Nicht mehr wie Du nach einer zehnsekündigen Suche mit der Modellbezeichnung auch selber findest. Bei der Menge an Postings solltest Du wohl auch selber die Performance von nahezu identisch ausgestatteten Tablets bewerten können, falls die Aussage von Notebookcheck dazu nicht ausreicht: "Zusammen mit dem integrierten Grafikchip Intel HD Graphics stellt das Tablet *so wie sämtliche Vergleichsgeräte* mehr als ausreichend Performance für aktuelle Apps und Spiele bereit."

Dass das Medion zwar einen 16:10 Bildschirm mit 1920x1200 Pixel hat, dafür aber ein veraltetes Android nutzt, geht aus den GH-Angaben genauso hervor wie das um 70g (=gut 13%) höhere Gewicht. Ob Dir oder Deiner Freundin das 224 PPI Display irgendeinen Vorteil gegenüber einem 150 PPI Display bringen, kannst Du wohl anhand der vorhandenen HW (falls neben dem defekten Tablet irgendein Handy vorhanden ist) selber heraus finden.

Was Du persönlich von Medion hälst, musst Du auch selber wissen. Für mich sind die immer noch näher an Aldi wie an Lenovo, aber das ist nur meine subjektive Meinung. Ich würde eher zu einem ASUS oder Lenovo-Produkt greifen, damit habe ich bisher bessere Erfahrungen gemacht.

Falls es günstig und ausgefallen sein soll, würde ich sogar eher noch zum Teclast X98 Air III greifen:
Teclast X98 Air III Tablet PC-139.64 and Free Shipping| GearBest.com
4:3 Display (2048x1536 bei 9,7"), Android 5 und Win 10, und das ganze für 132 Euro (inkl. Steuer, da aus der EU versendet).

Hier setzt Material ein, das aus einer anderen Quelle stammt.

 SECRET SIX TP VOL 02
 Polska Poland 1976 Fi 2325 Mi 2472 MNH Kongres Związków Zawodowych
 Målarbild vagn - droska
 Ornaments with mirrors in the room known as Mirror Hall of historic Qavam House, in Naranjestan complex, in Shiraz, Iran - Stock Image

Zum Filme anschauen sicherlich nicht wirklich geeignet, dafür für alles andere aus meiner subjektiven Sicht bedeutend besser, da kein 16:10 Display sondern 4:3 Display


----------



## pagani-s (22. Januar 2016)

*AW: Benötige Kaufberatung bei 10 Zoll Tablet*

was kann man dazu sagen?
Hannspree 13.3" HANNSpad Android 4.4 schwarz (SN14T72B2E) Preisvergleich | Geizhals Deutschland


----------



## DirtyPants (23. Januar 2016)

*AW: Benötige Kaufberatung bei 10 Zoll Tablet*

Meine Freundin hat ihren Eltern auf Weihnachten dieses Tablet hier geschenkt.

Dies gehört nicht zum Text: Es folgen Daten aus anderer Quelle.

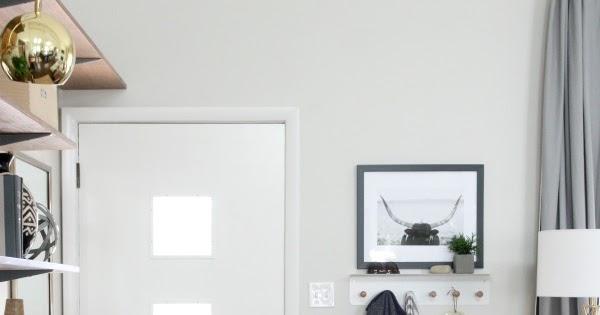 C mo crear un recibidor en un espacio abierto al sal n la garbatella blog de decoraci n low - Como hacer un recibidor original ...
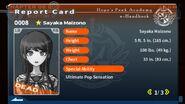 Sayaka Maizono's Report Card (Deceased)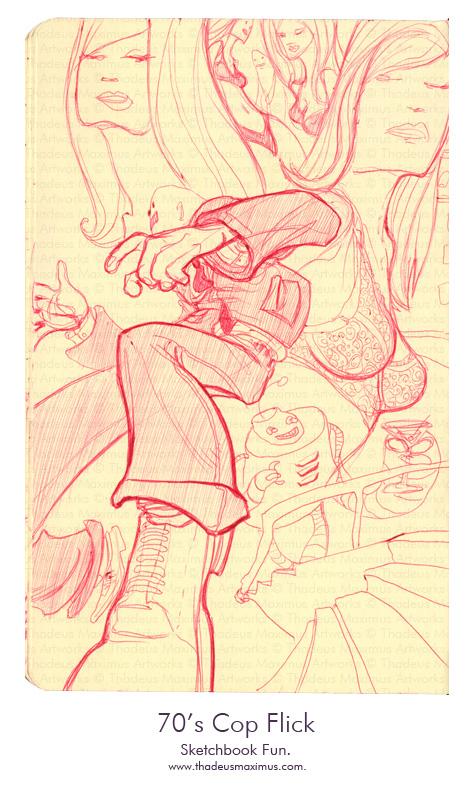 Thadeus Maximus Artworks - Sketch - 70s Cop Flick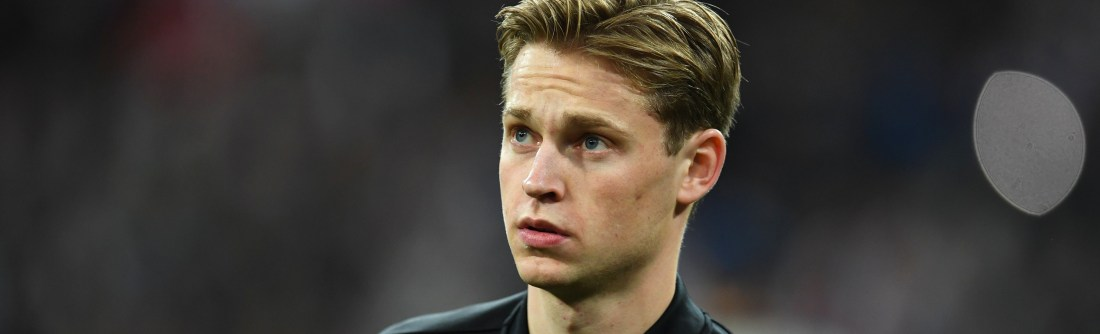 Frenkie de Jong of Ajax looks on prior to the UEFA Champions League Round of 16 Second Leg match between Real Madrid and Ajax at Bernabeu on March 05, 2019 in Madrid, Spain. (Photo by David Ramos/Getty Images)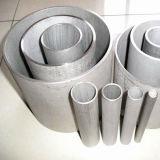 Pijp van het Roestvrij staal van ASTM A312 Tp321/Tp321h de Naadloze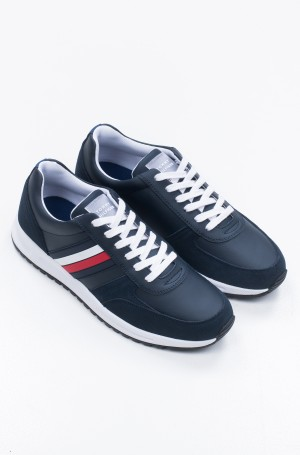 Sneakers MODERN CORPORATE LEATHER RUNNER-2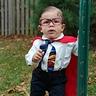 Photo #2 - Baby Clark Kent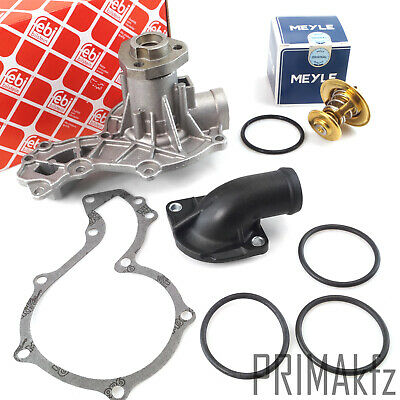 FEBI Wasserpumpe + MEYLE Thermostat 87° + Flansch VW Caddy Golf Jetta Passat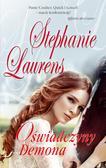 Stephanie Laurens - Oświadczyny Demona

https://geizhals.de/huawei-mediapad-t1-10-0-16gb-weiss-a1252041.html

Hauptsächlich wird das Tablet nun für Filme, zum lesen und zum Skypen benutzt. Die Verarbeitung ist super, das Gewicht auch gut, lediglich das Display ist nicht gestochen scharf. Aber bei dem Preis muss man Abstriche machen denke ich.


----------



## pagani-s (23. Januar 2016)

*AW: Benötige Kaufberatung bei 10 Zoll Tablet*

Wortmann Terra Pad 1003 16GB (1220443) Preisvergleich | Geizhals Deutschland


----------



## pagani-s (3. Februar 2016)

*AW: Benötige Kaufberatung bei 10 Zoll Tablet*

so danke für die tips
das hier ists dann geworden
Samsung Galaxy Tab A 9.7 16GB schwarz (SM-T550NZK) Preisvergleich | Geizhals Deutschland


somit kann hier zu


----------